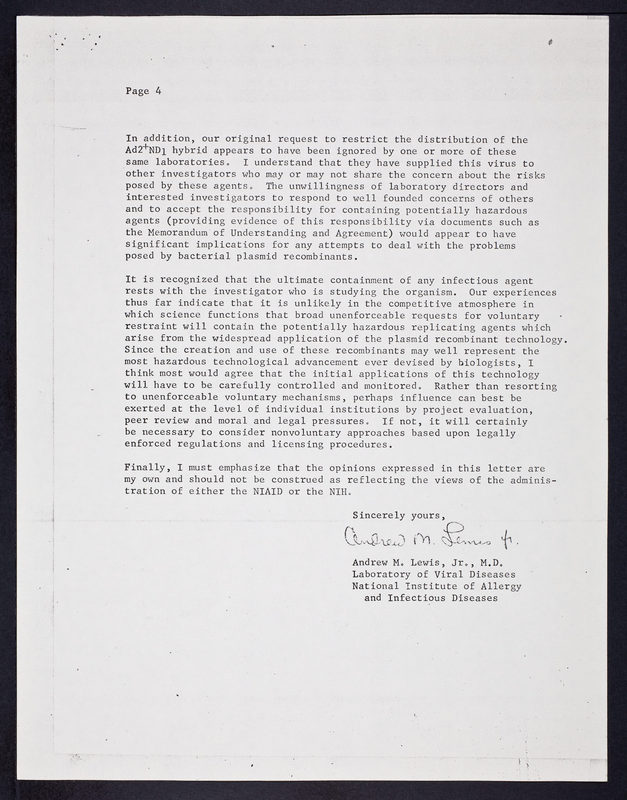 Page 4

In addition, our original request to restrict the distribution of the $Ad2^{+}ND_1$ hybrid appears to have been ignored by one or more of these same laboratories. I understand that they have supplied this virus to other investigators who may or may not share the concern about the risks posed by these agents. The unwillingness of laboratory directors and interested investigators to respond to well founded concerns of others and to accept the responsibility for containing potentially hazardous agents (providing evidence of this responsibility via documents such as the Memorandum of Understanding and Agreement) would appear to have significant implications for any attempts to deal with the problems posed by bacterial plasmid recombinants.

It is recognized that the ultimate containment of any infectious agent rests with the investigator who is studying the organism. Our experiences thus far indicate that it is unlikely in the competitive atmosphere in which science functions that broad unenforceable requests for voluntary restraint will contain the potentially hazardous replicating agents which arise from the widespread application of the plasmid recombinant technology. Since the creation and use of these recombinants may well represent the most hazardous technological advancement ever devised by biologists, I think most would agree that the initial applications of this technology will have to be carefully controlled and monitored. Rather than resorting to unenforceable voluntary mechanisms, perhaps influence can best be exerted at the level of individual institutions by project evaluation, peer review and moral and legal pressures. If not, it will certainly be necessary to consider nonvoluntary approaches based upon legally enforced regulations and licensing procedures.

Finally, I must emphasize that the opinions expressed in this letter are my own and should not be construed as reflecting the views of the administration of either the NIAID or the NIH.

Sincerely yours,

Andrew M. Lewis Jr.

Andrew M. Lewis, Jr., M.D.
Laboratory of Viral Diseases
National Institute of Allergy and Infectious Diseases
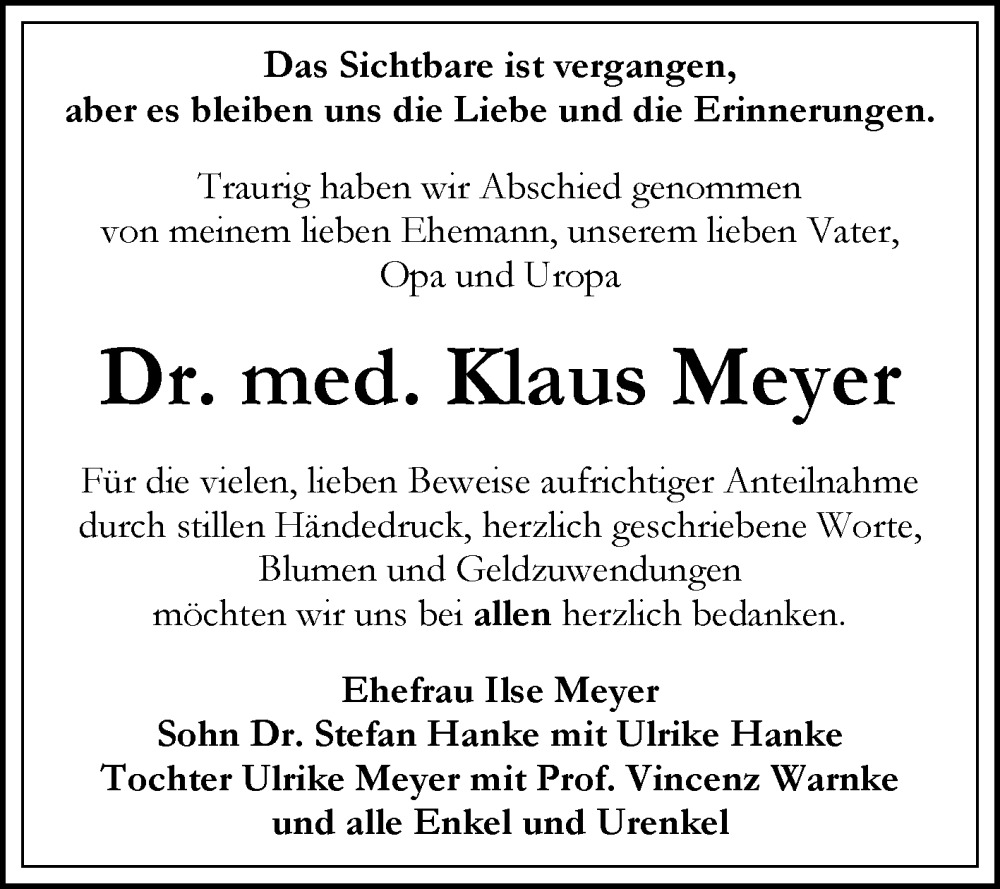 Das Sichtbare ist vergangen,
aber es bleiben uns die Liebe und die Erinnerungen.

Traurig haben wir Abschied genommen
von meinem lieben Ehemann, unserem lieben Vater,
Opa und Uropa

Dr. med. Klaus Meyer

Für die vielen, lieben Beweise aufrichtiger Anteilnahme
durch stillen Händedruck, herzlich geschriebene Worte,
Blumen und Geldzuwendungen
möchten wir uns bei allen herzlich bedanken.

Ehefrau Ilse Meyer
Sohn Dr. Stefan Hanke mit Ulrike Hanke
Tochter Ulrike Meyer mit Prof. Vincenz Warnke
und alle Enkel und Urenkel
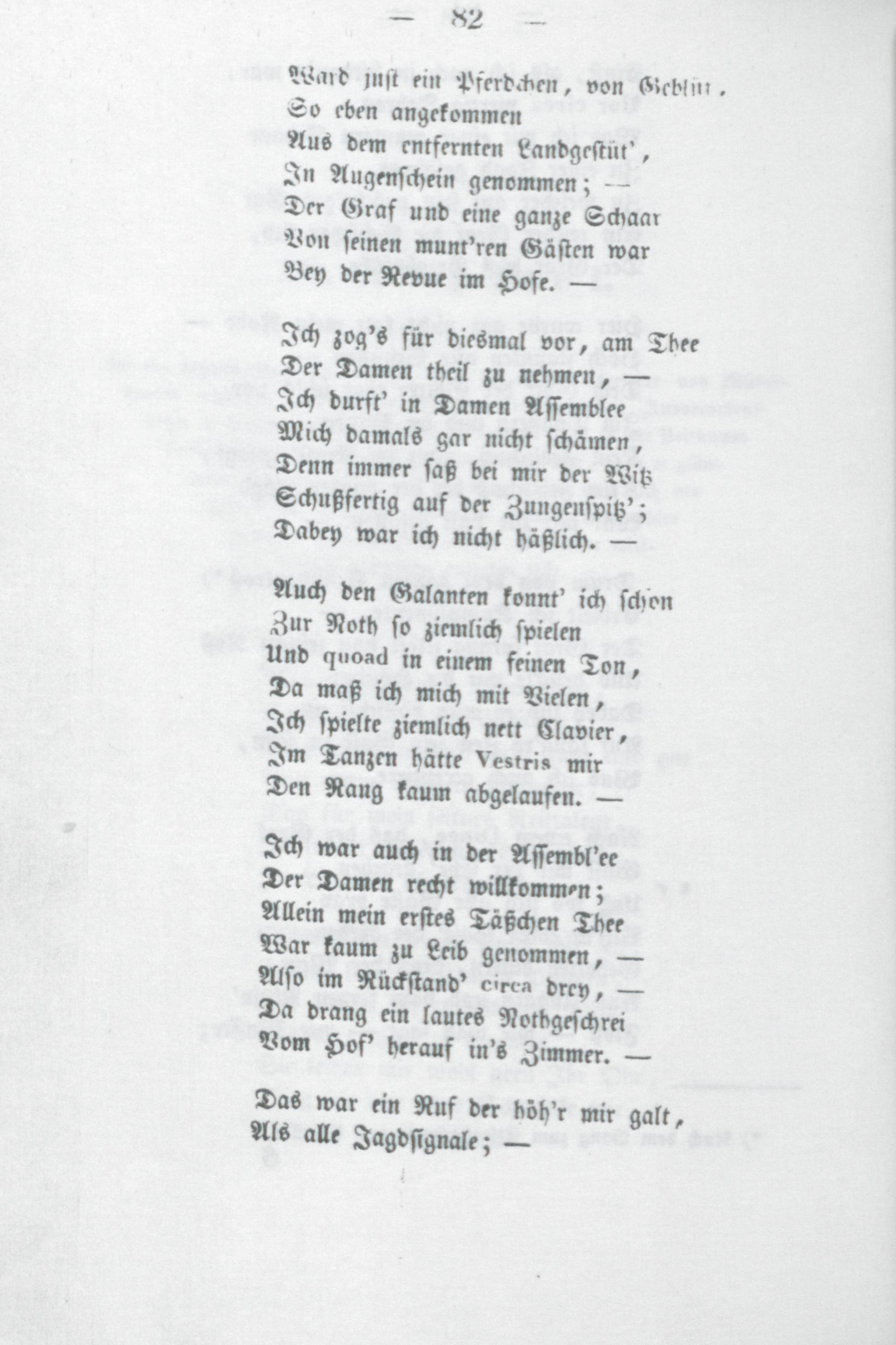 — 82 —

Ward just ein Pferdchen, von Geblüt,
So eben angekommen
Aus dem entfernten Landgestüt',
In Augenschein genommen; —
Der Graf und eine ganze Schaar
Von seinen munt'ren Gästen war
Bey der Revue im Hofe. —

Ich zog's für diesmal vor, am Thee
Der Damen theil zu nehmen, —
Ich durft' in Damen Assemblee
Mich damals gar nicht schämen,
Denn immer saß bei mir der Witz
Schußfertig auf der Zungenspitz';
Dabey war ich nicht häßlich. —

Auch den Galanten konnt' ich schon
Zur Noth so ziemlich spielen
Und quoad in einem feinen Ton,
Da maß ich mich mit Vielen,
Ich spielte ziemlich nett Clavier,
Im Tanzen hätte Vestris mir
Den Rang kaum abgelaufen. —

Ich war auch in der Assembl'ee
Der Damen recht willkommen;
Allein mein erstes Täßchen Thee
War kaum zu Leib genommen, —
Also im Rückstand' circa drey, —
Da drang ein lautes Nothgeschrei
Vom Hof' herauf in's Zimmer. —

Das war ein Ruf der höh'r mir galt,
Als alle Jagdsignale; —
----
▸ WORK INSTRUCTIONS
Look through the records and give only the number of lines where the string "Ulrike" appears.

▸ REPLY
2